Brad Wolgast

Director of the Center for Counseling & Student Development


Director of Center for Counseling & Student Development

Q: Where did you come from?

A: After finishing my doctorate at Temple University, and working at the University of Pennsylvania’s Counseling and Psychological Services for nine years, I came to the University of Delaware in 2008. I’ve been at CCSD since then serving as our national internship coordinator, Assistant and Associate Director before taking over the Director role. I love being a Blue Hen!

Q: What made you want to come to UD?

A: The world of psychologists in college counseling is a small one, and I had heard many great things about the Center for Counseling and Student Development from friends and trainees who came from here. The comments were that this is a place that respects the students and tries to engage students to be better at being themselves. It was also clear that UD is a place that has respect for its counseling center, which is very important to being able to get the work done.

Q: Students sometimes exhibit a lot of stress and share that with their instructors. What should an instructor do if they suspect a student in their class is experiencing extreme stress?

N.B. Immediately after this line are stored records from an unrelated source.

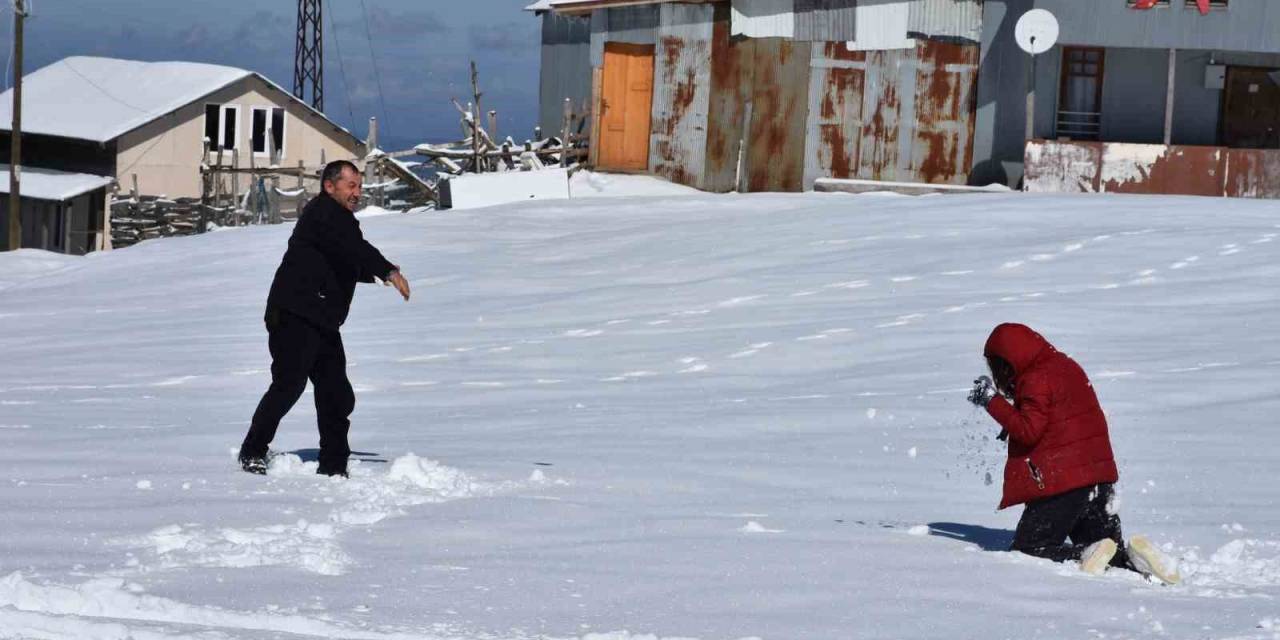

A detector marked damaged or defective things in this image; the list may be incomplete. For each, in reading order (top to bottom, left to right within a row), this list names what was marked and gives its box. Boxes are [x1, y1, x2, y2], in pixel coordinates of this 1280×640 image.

rusty metal building [524, 0, 984, 190]
rusty metal building [980, 0, 1280, 196]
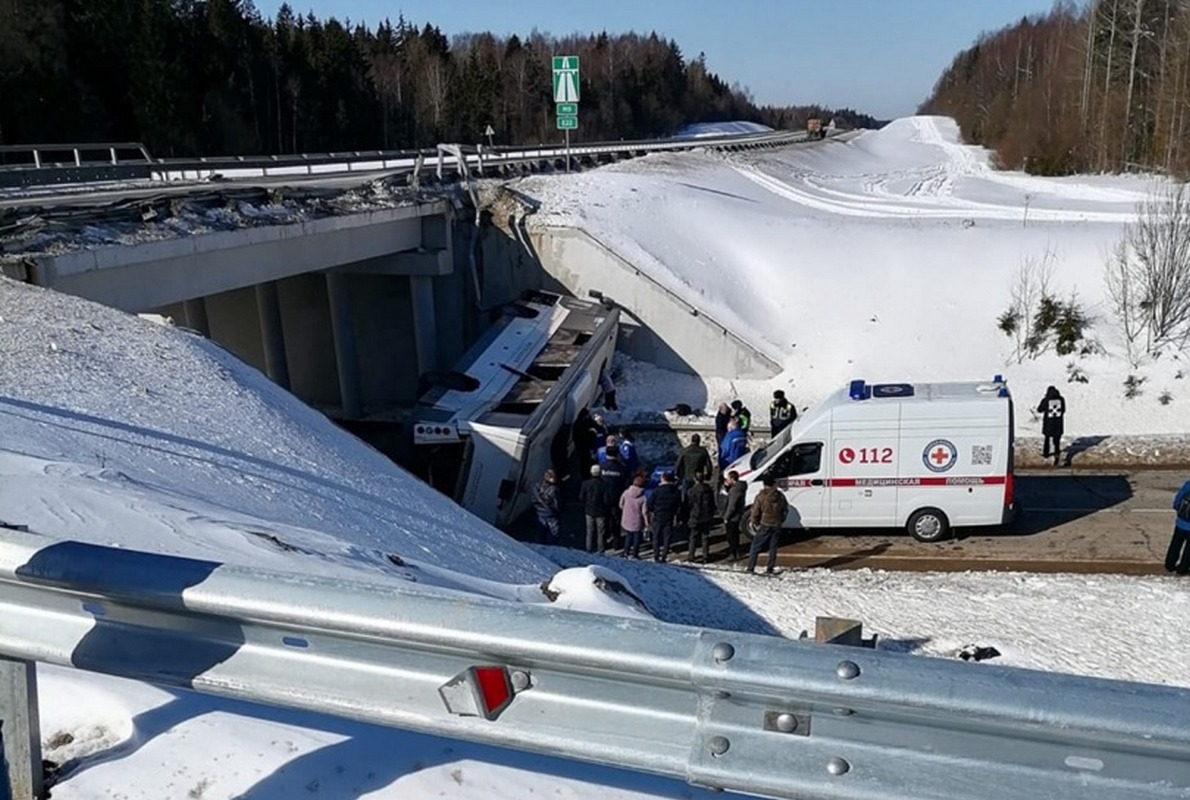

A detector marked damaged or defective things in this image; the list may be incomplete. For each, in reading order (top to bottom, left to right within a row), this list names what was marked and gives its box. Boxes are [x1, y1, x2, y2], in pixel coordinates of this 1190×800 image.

overturned bus [410, 290, 620, 528]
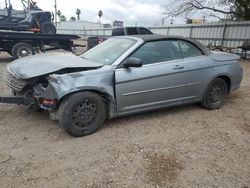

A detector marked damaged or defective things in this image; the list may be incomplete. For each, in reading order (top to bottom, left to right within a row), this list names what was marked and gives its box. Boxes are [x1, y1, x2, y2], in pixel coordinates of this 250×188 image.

crushed hood [8, 52, 102, 79]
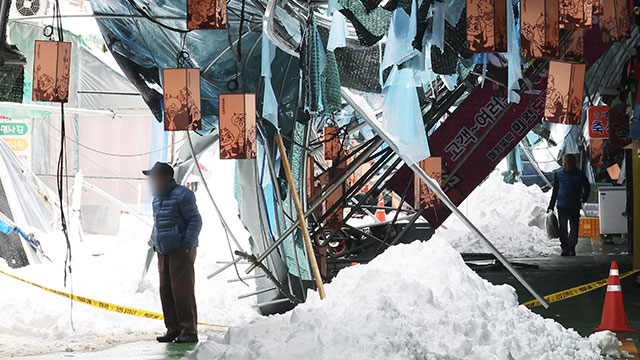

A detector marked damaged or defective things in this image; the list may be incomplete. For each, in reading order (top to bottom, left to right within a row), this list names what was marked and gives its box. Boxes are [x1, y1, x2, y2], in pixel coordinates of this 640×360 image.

bent metal pole [274, 134, 328, 300]
bent metal pole [342, 87, 552, 310]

A: When this happens, we encourage any instructor to let the student know about our services.  Instructors can show the student our website while sitting together and discuss calling for an appointment 302-831-2141.  When dealing with a student who is in crisis, we recommend calling our office together to discuss the situation with one of our clinical staff.  Sometimes, we will recommend that the student walk over for a same day appointment.  At times, an instructor may walk the student over him or herself to make the transition easier for the student.  If such things happen after our center is closed for the day, the student or instructor can call our Helpline at 302-831-1001.  These calls are received by trained counselors we retain to assist us especially after hours. These counselors send messages to our staff later regarding the call so that our center is aware of the student who calls.

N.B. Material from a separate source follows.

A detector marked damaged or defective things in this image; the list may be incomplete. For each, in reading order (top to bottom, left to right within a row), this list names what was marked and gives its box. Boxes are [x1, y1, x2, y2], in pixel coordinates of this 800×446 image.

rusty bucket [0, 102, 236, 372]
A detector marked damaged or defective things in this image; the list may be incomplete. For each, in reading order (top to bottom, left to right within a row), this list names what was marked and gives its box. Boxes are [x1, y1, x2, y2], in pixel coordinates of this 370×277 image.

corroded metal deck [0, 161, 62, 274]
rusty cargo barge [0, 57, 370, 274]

Q: What role can faculty play in supporting students under challenging circumstances?

A: Some students have on-going circumstances that are challenging. Instructors ought to feel free to lend an ear when it feels appropriate.  We like to encourage instructors to be thoughtful about when the role of teaching or being a faculty member becomes burdened by being a listener. When that time approaches, it is time to ask the student to utilize other resources for help.  Our center is the first place instructors should consider. That doesn’t mean instructors shouldn’t take the time to listen to students, they should. But when the job of teaching becomes overwhelmed by the job of listening to students, it’s probably time to ask the student to widen their circle of support. We have a faculty guide on our website that gives more discussion to this topic at:

Q: What resources should faculty make their students aware of?

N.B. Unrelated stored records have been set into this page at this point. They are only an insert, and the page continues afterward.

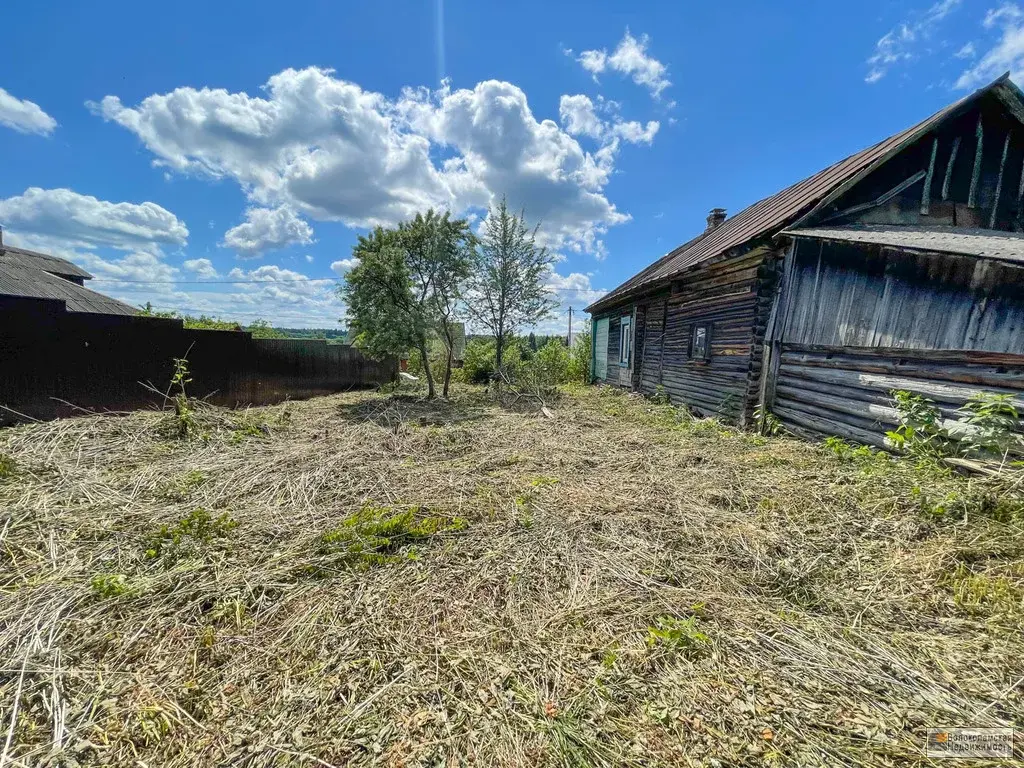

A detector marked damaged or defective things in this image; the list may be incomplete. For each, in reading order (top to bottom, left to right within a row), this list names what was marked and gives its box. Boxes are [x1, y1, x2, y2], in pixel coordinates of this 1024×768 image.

rusty metal roof [589, 71, 1024, 313]
rusty metal roof [0, 244, 93, 280]
rusty metal roof [0, 260, 138, 317]
rusty metal roof [778, 224, 1024, 266]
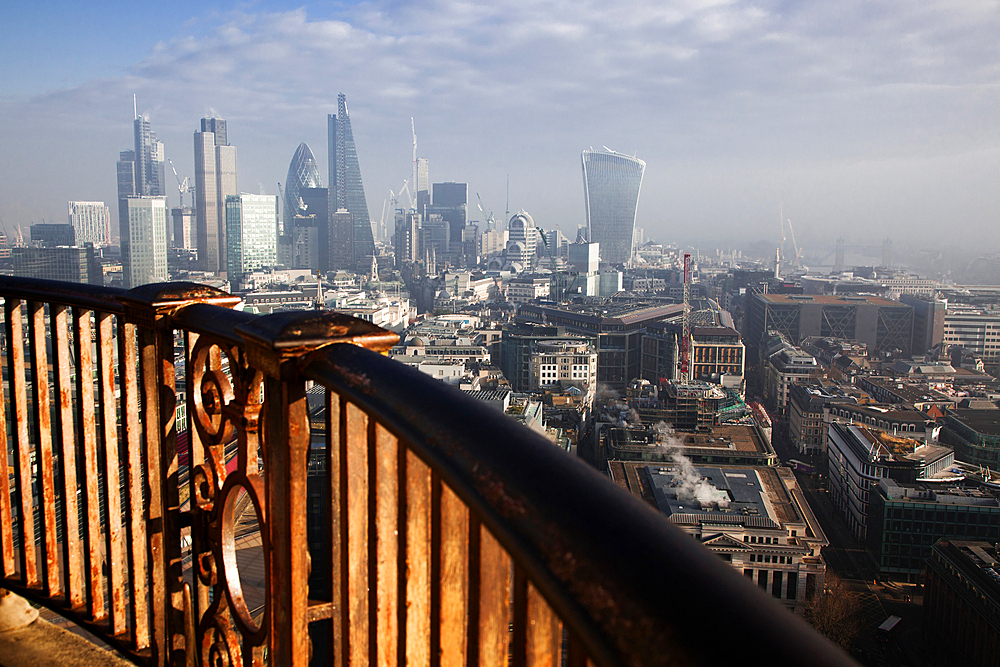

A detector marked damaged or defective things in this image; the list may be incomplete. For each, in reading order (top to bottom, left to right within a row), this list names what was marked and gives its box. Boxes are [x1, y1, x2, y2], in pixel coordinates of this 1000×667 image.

ornate rusty railing [0, 278, 852, 667]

A: One of the best-kept secrets of our center is how active and meaningful our group therapy program is. The students who attend our groups have some of the highest ratings of their growth and development of any of our work (here or anywhere, the research shows). Our groups mostly start a few weeks after the semesters begin and run about ten weeks each. Some of our groups start later in the semester and can be joined later.

Most students know about our Helpline, 302-831-1001, but many do not. This is a 24 hour service for students of UD to speak with a counselor anytime they are feeling overwhelmed or in crisis. Because those callers are often encouraged to follow up by meeting with someone at CCSD, it has helped us meet more students than we were able to previously.